My own City of Melkot would fit the approximate range of 3000 to 4000 depending on how many people you say are living in each building.

http://melkot.com/locations/melkot/melkot.html

Denis, aka "Maldin"
=============================
Maldin's Greyhawk  http://melkot.com
Loads of edition-independent Greyhawk goodness... maps, magic, mysteries, mechanics, and more!


----------



## Turjan (Jun 25, 2006)

WayneLigon said:
			
		

> Frankly, I want an explanation as to why *no * American RPG city product has ever produced anything *half * as beautiful or well-realized as those pictures. And you know what? Any explanation you give ain't good enough.



Actually, I have the feeling that most Amercian city product authors never made the effort to look at a RL medieval or early Renaissance city map. The maps are most of the time that far off anything resembling reality that it's ridiculous. Yes, it's fantasy, but it looks like most authors just take other fantasy publications as inspiration; which is a pity.


----------



## elmuthalleth (Jun 25, 2006)

Thank you for the feedback . 

Tea blueace links don't work . Can you help me ?


----------



## Turjan (Jun 25, 2006)

elmuthalleth said:
			
		

> Tea blueace links don't work . Can you help me ?



They work nicely for me. If the links within the pictures don't work for you (they do for me), the one at the bottom of the post certainly does.


----------



## elmuthalleth (Jun 25, 2006)

Neither . 

I tried to go directly in the aidedd site but is says " site not found "


----------



## Eosin the Red (Jun 25, 2006)

This is the town of Northrun, part of The Last Dominion setting for Hero System.

I gotta give props to the stunning maps above.
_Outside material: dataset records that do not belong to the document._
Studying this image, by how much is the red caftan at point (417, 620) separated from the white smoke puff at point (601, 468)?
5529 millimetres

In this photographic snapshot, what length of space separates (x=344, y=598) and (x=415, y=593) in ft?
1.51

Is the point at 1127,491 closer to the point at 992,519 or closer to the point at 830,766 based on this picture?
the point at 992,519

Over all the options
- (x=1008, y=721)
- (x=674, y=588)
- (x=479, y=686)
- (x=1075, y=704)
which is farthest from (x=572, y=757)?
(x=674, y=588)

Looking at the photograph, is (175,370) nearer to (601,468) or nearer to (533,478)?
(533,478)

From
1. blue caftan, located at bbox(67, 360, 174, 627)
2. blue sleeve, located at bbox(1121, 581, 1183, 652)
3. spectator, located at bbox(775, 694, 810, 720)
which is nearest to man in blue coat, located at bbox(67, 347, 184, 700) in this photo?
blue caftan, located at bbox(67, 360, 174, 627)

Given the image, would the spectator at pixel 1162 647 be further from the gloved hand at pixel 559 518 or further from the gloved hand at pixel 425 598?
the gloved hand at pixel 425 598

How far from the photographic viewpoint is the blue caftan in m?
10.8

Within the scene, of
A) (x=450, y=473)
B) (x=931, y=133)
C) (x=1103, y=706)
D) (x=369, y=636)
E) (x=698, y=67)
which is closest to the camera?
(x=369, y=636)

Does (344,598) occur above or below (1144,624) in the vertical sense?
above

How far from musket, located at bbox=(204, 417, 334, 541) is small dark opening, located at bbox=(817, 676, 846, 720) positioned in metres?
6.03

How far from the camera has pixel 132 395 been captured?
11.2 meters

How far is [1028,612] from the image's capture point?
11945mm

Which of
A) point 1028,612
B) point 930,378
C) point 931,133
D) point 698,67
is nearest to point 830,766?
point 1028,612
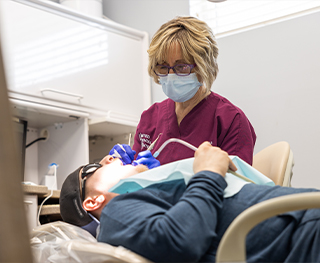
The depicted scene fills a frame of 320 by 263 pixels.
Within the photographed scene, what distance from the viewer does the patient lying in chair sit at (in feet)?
2.77

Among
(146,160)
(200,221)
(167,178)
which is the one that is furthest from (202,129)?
(200,221)

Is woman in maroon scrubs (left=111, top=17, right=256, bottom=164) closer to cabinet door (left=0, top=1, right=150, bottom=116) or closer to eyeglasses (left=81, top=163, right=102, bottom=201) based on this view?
eyeglasses (left=81, top=163, right=102, bottom=201)

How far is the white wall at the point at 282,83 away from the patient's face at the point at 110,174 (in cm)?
142

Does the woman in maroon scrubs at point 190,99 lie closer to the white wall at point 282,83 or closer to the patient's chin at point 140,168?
the patient's chin at point 140,168

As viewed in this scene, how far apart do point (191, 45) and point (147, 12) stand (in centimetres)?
165

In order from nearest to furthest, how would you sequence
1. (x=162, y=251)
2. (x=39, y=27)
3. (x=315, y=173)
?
(x=162, y=251), (x=315, y=173), (x=39, y=27)

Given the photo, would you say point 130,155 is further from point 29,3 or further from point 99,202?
point 29,3

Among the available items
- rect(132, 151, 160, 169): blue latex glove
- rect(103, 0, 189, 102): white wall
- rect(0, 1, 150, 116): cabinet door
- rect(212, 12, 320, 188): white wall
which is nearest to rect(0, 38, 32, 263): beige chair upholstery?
rect(132, 151, 160, 169): blue latex glove

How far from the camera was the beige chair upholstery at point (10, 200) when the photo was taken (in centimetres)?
43

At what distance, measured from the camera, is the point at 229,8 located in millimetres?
2826

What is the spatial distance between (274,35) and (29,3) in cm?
157

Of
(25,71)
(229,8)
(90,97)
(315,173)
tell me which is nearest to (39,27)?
(25,71)

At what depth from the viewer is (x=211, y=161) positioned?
41.0 inches

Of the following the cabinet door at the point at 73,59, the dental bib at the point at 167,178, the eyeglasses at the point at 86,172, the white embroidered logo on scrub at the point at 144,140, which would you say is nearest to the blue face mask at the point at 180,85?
the white embroidered logo on scrub at the point at 144,140
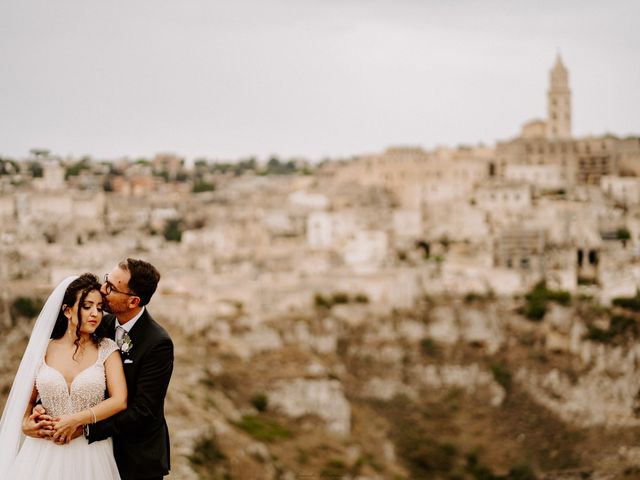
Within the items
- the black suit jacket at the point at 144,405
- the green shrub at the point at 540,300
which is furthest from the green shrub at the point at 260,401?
the black suit jacket at the point at 144,405

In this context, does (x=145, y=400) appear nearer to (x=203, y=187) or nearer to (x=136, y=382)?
(x=136, y=382)

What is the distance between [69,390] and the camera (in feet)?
15.9

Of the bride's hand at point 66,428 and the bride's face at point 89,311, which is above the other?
the bride's face at point 89,311

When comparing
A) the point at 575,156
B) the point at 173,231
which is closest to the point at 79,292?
the point at 173,231

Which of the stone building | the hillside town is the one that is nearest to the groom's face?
the hillside town

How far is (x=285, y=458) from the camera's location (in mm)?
31656

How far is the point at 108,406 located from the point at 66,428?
213mm

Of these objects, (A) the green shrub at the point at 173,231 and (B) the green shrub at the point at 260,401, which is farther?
(A) the green shrub at the point at 173,231

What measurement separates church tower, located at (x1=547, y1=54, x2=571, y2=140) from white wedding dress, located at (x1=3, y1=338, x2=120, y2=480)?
6806cm

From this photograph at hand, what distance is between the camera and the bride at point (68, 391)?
4.84 m

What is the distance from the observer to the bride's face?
484 cm

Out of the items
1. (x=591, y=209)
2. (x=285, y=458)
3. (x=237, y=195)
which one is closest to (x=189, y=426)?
(x=285, y=458)

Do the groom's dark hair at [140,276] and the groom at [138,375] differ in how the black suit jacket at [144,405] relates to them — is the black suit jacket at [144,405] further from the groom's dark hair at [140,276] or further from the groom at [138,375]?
the groom's dark hair at [140,276]

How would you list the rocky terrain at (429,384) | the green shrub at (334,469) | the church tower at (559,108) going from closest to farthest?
the green shrub at (334,469)
the rocky terrain at (429,384)
the church tower at (559,108)
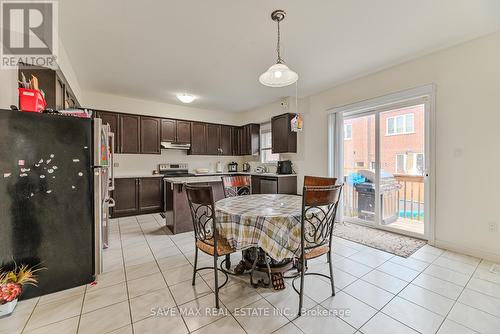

Holy smokes some of them are stunning. They give me lotsa good ideas for a map that I am woking on (when I can get off the net).


----------



## Turjan (Jun 25, 2006)

elmuthalleth said:
			
		

> Neither .
> 
> I tried to go directly in the aidedd site but is says " site not found "



Weird. Works perfectly for me, even at this moment.

Anyway, to add something productive: Here are some Dutch city maps, though from around 1652. Most of the maps are clearly baroque, but a few look still medieval, like the Haarlem one (the jpg files are much larger, btw).


----------



## elmuthalleth (Jun 25, 2006)

Thank you all . The maps are beautiful . 

'll try later to link into the french maps . 

Ehi , I'm in Italy , way closer to France than the States and the links don't work 

Weird , yes


----------



## Blueace (Jun 25, 2006)

elmuthalleth said:
			
		

> 'll try later to link into the french maps



The link works for me... In case it's a BBcode pb for you, here are the links:

http://www.aidedd.org/laelith-f99/ville-t1581.html
and
http://www.aidedd.org/laelith-f99/azil-t1611.html
http://www.aidedd.org/laelith-f99/egonzasthan-la-basse-t1613.html
http://www.aidedd.org/laelith-f99/goracht-t1614.html
http://www.aidedd.org/laelith-f99/olizeyna-t1616.html
http://www.aidedd.org/laelith-f99/paltimoleven-t1617.html
http://www.aidedd.org/laelith-f99/souleyna-t1620.html

Note that's originaly there are not fantasy cities, but *real * reconstitutions of french ones.


----------